Танец и секс были для нее единственным способом контакта с людьми, подобно тому как забота о своем теле и внешности — единственным ощущением самой себя. Ей хотелось только одного — чтобы на нее смотрели, чтобы ее вид услаждал и ослеплял людей. Она ненавидела любой род деятельности, требовавший одиночества, но предпочла бы совсем никуда не выходить, чем выйти и остаться незамеченной, не превратиться в предмет всеобщего восхищения. Когда она замечала, что кто-то задержал на ней взгляд, она, словно под жадными руками любовника, заново возрождалась к жизни.
Поскольку Лисичка считала себя источником страсти Левантера, она охотно ему отдавалась. Она терпела боль, если уж для того, чтобы он почувствовал, что наконец овладел ею, ему требовалось причинить ей боль. Но когда он приближался к высвобождению собственного восторга, она немедленно начинала контролировать ситуацию; теперь она была инструментом его удовлетворения, а он — ее рабом.
Левантер чувствовал, что овладел ее красотой, но ее сексуальность по-прежнему оставалась для него загадкой. Он не мог понять, чего именно она хочет в постели, тогда как она угадывала малейшее его желание. В то время как другие женщины порой воспринимали его потребности как довольно странные, Лисичка встречала их так, словно давно ждала. Она, казалось, гордилась своей способностью вытаскивать на свет его тайные прихоти и желания. В чувственном бдении над его плотью она фиксировала каждую подробность его финального освобождения, стремилась уловить длительность и интенсивность каждого спазма.
Чтобы лучше понять Лисичку, Левантер стал ее фотографировать, пытаясь уловить выражения лица, жесты, улыбки. Пачка фотографий росла, и он рассматривал их, перебирая одну за другой, в тайной надежде обнаружить то неизвестное, что одновременно удерживало и раздражало его в Лисичке. Но эти фотографии не помогли ему ни разоблачить ее, ни понять свою собственную зависимость.
Он стал снимать Лисичку на диапозитивы. Показывая слайды через проектор, Левантер смотрел на образы, вспыхивающие на переносном экране, и его охватывало такое чувство, будто воплощенная в этих образах красота проецируется из какой-то точки его мозга, будучи перенесена туда каким-то художником, пожелавшим остаться неизвестным.

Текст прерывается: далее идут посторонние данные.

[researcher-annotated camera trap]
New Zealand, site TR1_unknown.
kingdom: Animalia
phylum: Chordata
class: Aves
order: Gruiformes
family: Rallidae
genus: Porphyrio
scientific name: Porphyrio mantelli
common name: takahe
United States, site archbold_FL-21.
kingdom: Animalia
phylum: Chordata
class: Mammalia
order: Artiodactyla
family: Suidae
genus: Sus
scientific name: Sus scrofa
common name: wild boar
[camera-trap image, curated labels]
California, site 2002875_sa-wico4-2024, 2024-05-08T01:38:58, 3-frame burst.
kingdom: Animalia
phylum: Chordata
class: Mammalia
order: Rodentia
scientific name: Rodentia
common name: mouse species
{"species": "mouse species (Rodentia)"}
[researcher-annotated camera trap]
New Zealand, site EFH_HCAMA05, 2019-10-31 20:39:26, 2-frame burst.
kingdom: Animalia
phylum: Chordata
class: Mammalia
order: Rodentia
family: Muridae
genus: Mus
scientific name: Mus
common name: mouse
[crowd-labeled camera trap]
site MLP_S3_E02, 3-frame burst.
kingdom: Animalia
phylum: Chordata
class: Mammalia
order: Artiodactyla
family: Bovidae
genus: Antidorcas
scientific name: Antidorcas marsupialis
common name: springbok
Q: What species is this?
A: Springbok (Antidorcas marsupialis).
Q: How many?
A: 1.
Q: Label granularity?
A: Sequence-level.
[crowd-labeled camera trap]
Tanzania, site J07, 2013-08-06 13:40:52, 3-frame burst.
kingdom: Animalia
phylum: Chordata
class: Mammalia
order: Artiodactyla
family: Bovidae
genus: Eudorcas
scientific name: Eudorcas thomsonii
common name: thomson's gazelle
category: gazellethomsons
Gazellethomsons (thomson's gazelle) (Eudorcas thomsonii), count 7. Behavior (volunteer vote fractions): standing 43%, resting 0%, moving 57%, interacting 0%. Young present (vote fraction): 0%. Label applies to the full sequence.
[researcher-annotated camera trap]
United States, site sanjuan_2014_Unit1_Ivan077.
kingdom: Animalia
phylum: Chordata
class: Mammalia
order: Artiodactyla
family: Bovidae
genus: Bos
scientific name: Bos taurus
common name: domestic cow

Они были знакомы относительно недавно, и в тех случаях, когда Левантер высказывал свои соображения о ее сексуальности, Лисичка всегда отвечала, что операция по удалению опухоли травмировала ее тело, расстроила месячный цикл и грозит бесплодием. Организм еще не восстановился полностью, и потому она должна еженедельно проходить врачебный осмотр и получать инъекции. Между приемами у врача Лисичка чувствовала себя подавленно и неуверенно, но после уколов радостно возбуждалась и обретала уверенность в себе.
У Левантера не было причин считать, что она сочиняет истории о своих похождениях, но он подозревал, что ее представления о собственной сексуальной жизни с ним, во-первых, неполны, а во-вторых, бессознательно искажены. Кроме того, он пришел к убеждению, что она не совсем правдива, когда речь заходит о ее оргазмах, что иногда она утверждает, что испытала оргазм, хотя на самом деле этого не произошло. Он решил, что это — последствие операции; Лисичка все еще оставалась для него запечатанной марлевой прокладкой, и он по-прежнему хотел получить ее всю. Время, проведенное с ней, словно расширяло его жизнь, время вдали от нее — сужало. Лисичка стала его привычкой.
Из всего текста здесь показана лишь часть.